### Stated goal
Output exactly the lines from the line with "Looking at this" through the end of the records below. Include nothing else.

─── Dataset extract

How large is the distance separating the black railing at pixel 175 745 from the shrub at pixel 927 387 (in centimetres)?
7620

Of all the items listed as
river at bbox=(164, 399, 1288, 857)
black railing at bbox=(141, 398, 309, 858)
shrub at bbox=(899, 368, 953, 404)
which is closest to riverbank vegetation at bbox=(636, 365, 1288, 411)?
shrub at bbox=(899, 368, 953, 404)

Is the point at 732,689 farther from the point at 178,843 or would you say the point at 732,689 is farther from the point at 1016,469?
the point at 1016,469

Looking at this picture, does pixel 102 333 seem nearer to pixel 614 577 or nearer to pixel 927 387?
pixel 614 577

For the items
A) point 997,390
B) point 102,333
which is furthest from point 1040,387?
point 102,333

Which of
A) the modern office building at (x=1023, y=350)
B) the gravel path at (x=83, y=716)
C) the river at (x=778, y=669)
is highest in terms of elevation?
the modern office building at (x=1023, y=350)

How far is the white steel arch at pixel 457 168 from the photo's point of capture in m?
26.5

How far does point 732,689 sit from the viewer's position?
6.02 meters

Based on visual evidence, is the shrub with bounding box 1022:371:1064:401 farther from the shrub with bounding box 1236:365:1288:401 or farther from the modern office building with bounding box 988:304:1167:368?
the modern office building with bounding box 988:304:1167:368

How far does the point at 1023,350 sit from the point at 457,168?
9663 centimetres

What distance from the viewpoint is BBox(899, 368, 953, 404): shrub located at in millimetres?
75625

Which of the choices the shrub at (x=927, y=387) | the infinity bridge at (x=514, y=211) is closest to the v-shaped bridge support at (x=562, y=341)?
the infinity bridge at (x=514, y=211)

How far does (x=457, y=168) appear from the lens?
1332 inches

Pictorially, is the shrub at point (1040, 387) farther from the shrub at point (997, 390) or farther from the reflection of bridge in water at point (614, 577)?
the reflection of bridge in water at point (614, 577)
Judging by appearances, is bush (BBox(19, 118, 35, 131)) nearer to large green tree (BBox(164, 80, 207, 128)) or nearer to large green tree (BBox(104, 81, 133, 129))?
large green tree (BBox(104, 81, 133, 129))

──────

### Solved exercise
Looking at this picture, does pixel 102 333 seem nearer to pixel 614 577 or nearer to pixel 927 387?
pixel 614 577

For the items
A) point 997,390
B) point 102,333
which is furthest from point 1040,387?
point 102,333

Which of
A) the modern office building at (x=1023, y=350)
B) the gravel path at (x=83, y=716)
C) the river at (x=778, y=669)
is highest in terms of elevation?
the modern office building at (x=1023, y=350)

How far is the white steel arch at pixel 457 168 from the photo's point of capture in m?
26.5

How far does point 732,689 sit from the viewer's position?
6.02 meters

Based on visual evidence, is the shrub with bounding box 1022:371:1064:401 farther from the shrub with bounding box 1236:365:1288:401 or farther from the modern office building with bounding box 988:304:1167:368?
the modern office building with bounding box 988:304:1167:368

How far does the point at 1023,350 sit from the point at 457,168?
9663 centimetres

What distance from the viewpoint is BBox(899, 368, 953, 404): shrub located at in millimetres?
75625

Which of the choices the shrub at (x=927, y=387) | the infinity bridge at (x=514, y=211) is closest to the v-shaped bridge support at (x=562, y=341)?
the infinity bridge at (x=514, y=211)

How far does (x=457, y=168) appear from the lens?
1332 inches

Pictorially, is the shrub at point (1040, 387) farther from the shrub at point (997, 390) or farther from the reflection of bridge in water at point (614, 577)?
the reflection of bridge in water at point (614, 577)
Judging by appearances, is bush (BBox(19, 118, 35, 131)) nearer to large green tree (BBox(164, 80, 207, 128)) or nearer to large green tree (BBox(104, 81, 133, 129))?
large green tree (BBox(104, 81, 133, 129))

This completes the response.